#### Data entries
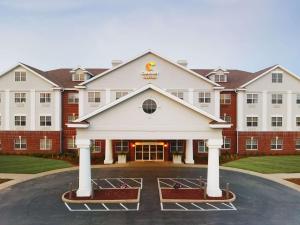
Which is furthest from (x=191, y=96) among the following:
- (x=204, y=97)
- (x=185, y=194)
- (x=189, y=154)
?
########
**Task instructions**
Rewrite the records above with "furthest" changed to "farthest" and nothing else altered, leaving out the pictures.

**Full solution**
Which is farthest from (x=191, y=96) among the following:
- (x=204, y=97)
- (x=185, y=194)
- (x=189, y=154)
?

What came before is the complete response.